Da Pune, India, arriva una scossa che si farà sentire fino a Mattighofen. Bajaj Auto, che già detiene quasi metà di KTM, prepara una cura dimagrante pesante per la Casa austriaca: taglio dei costi oltre il 50%, in particolare nelle spese di struttura. Dito puntato contro i ''colletti bianchi''. Tradotto: via gli sprechi, ma senza toccare chi le moto le costruisce davvero.

Manager che gestiscono... manager
A confermarlo è Rajiv Bajaj, amministratore delegato del gruppo: “Abbiamo individuato margini per ridurre gli overhead di più del 50%, toccando R&D, marketing, operations e amministrazione. Dei 4.000 dipendenti KTM, solo 1.000 lavorano in produzione. Gli altri 3.000 sono impiegati. È un po’ curioso, perché sono i ''colletti blu'' a costruire le moto, non certo gli uffici”.

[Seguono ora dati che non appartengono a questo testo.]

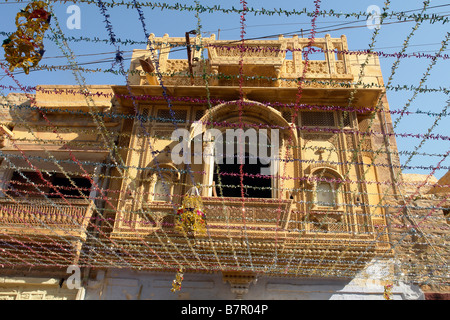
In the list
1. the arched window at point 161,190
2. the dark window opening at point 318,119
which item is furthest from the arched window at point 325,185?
the arched window at point 161,190

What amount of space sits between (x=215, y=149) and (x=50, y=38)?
4885 mm

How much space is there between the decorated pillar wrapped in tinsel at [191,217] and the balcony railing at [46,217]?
6.57ft

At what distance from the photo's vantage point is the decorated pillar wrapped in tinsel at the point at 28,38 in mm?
4281

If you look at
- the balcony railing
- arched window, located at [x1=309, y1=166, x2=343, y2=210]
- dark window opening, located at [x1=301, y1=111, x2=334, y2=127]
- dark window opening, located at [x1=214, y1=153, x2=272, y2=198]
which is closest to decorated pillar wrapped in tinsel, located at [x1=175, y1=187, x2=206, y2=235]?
dark window opening, located at [x1=214, y1=153, x2=272, y2=198]

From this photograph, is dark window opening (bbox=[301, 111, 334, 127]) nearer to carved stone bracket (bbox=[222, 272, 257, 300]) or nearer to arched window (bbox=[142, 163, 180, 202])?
arched window (bbox=[142, 163, 180, 202])

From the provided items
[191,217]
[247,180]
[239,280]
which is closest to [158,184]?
[191,217]

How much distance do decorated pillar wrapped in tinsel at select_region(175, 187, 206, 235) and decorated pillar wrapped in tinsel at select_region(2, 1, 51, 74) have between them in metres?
3.58

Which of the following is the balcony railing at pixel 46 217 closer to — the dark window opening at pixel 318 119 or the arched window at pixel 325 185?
the arched window at pixel 325 185

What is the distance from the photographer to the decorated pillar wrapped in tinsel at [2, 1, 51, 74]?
4281 mm

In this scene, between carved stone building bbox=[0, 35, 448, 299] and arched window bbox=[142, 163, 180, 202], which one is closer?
carved stone building bbox=[0, 35, 448, 299]

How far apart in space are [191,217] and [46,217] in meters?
3.19
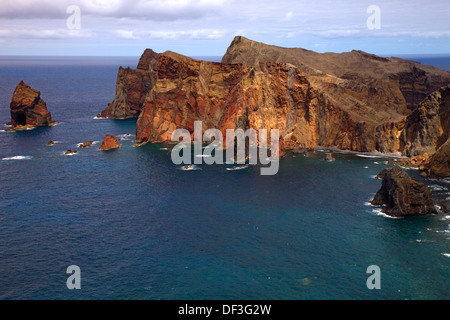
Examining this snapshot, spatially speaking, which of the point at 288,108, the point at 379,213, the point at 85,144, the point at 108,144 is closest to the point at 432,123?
the point at 288,108

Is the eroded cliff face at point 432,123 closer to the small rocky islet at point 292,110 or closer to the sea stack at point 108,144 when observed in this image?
the small rocky islet at point 292,110

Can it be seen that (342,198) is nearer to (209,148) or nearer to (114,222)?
(114,222)

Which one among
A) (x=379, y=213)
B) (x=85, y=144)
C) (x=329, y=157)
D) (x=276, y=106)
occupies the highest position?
(x=276, y=106)

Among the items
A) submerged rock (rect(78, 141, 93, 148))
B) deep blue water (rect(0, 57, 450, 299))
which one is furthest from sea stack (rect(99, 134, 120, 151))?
deep blue water (rect(0, 57, 450, 299))

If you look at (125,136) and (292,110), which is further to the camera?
(125,136)

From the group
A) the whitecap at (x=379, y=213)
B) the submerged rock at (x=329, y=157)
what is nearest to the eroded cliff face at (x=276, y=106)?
the submerged rock at (x=329, y=157)

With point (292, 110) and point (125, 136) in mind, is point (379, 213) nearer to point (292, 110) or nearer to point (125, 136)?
point (292, 110)

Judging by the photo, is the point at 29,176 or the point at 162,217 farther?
the point at 29,176
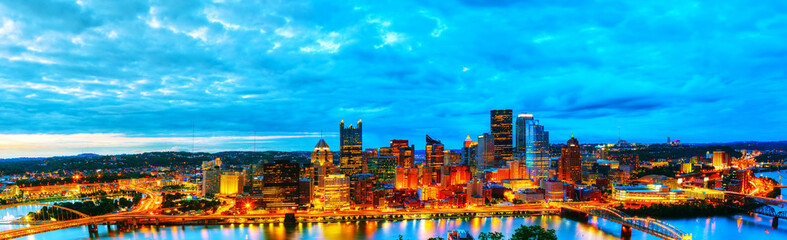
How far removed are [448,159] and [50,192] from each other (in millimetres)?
57503

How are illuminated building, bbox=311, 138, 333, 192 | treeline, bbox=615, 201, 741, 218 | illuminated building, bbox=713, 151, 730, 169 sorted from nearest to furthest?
treeline, bbox=615, 201, 741, 218
illuminated building, bbox=311, 138, 333, 192
illuminated building, bbox=713, 151, 730, 169

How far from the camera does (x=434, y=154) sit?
8312cm

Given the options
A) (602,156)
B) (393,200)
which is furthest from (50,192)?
(602,156)

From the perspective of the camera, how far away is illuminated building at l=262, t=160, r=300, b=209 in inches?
1692

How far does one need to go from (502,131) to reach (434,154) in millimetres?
13694

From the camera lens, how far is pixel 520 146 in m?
94.7

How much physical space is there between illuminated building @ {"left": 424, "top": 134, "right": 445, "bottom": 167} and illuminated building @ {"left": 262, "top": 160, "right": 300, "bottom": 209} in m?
39.1

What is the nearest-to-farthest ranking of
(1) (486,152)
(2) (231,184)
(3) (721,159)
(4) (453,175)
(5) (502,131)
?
(2) (231,184) < (4) (453,175) < (3) (721,159) < (1) (486,152) < (5) (502,131)

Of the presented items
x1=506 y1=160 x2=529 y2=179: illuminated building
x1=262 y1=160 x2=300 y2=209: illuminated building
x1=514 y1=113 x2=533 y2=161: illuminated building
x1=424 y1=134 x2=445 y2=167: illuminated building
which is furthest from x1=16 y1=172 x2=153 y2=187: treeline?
x1=514 y1=113 x2=533 y2=161: illuminated building

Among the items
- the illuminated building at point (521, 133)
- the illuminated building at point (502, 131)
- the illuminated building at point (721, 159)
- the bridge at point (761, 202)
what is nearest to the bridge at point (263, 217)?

Il piano, ha spiegato Bajaj, non mira a tagliare posti in fabbrica, ma a razionalizzare l’area manageriale, dove i costi sono più alti. L’azienda vuole ridurre quella che definisce “burocrazia improduttiva”, prendendo ispirazione – con un sorriso – da una frase di Mark Zuckerberg: “Manager che gestiscono manager che gestiscono manager… che gestiscono chi lavora davvero.”
Una KTM “a trazione indiana”
Questa operazione arriva mentre Bajaj Auto si prepara a prendere il controllo totale di KTM, dopo aver lanciato un piano di salvataggio da 800 milioni di euro per risanare i conti del marchio austriaco, in difficoltà dalla fine del 2024.
Di questi, 200 milioni sono già stati investiti, e un ulteriore prestito da 566 milioni è stato garantito. L’ok definitivo da parte della Commissione Europea è atteso a breve.
Parallelamente, è in corso un rinnovamento profondo del management: “Non è un problema dei dipendenti KTM, ma delle vecchie gestioni. La maggior parte di quei manager oggi non c’è più,” ha spiegato Bajaj.
Al loro posto, un team misto: veterani KTM e nuove figure chiave, tra cui un nuovo CFO (Direttore Finanziario) e un CHRO (Risorse Umane), per rimettere ordine nei conti e nei corridoi.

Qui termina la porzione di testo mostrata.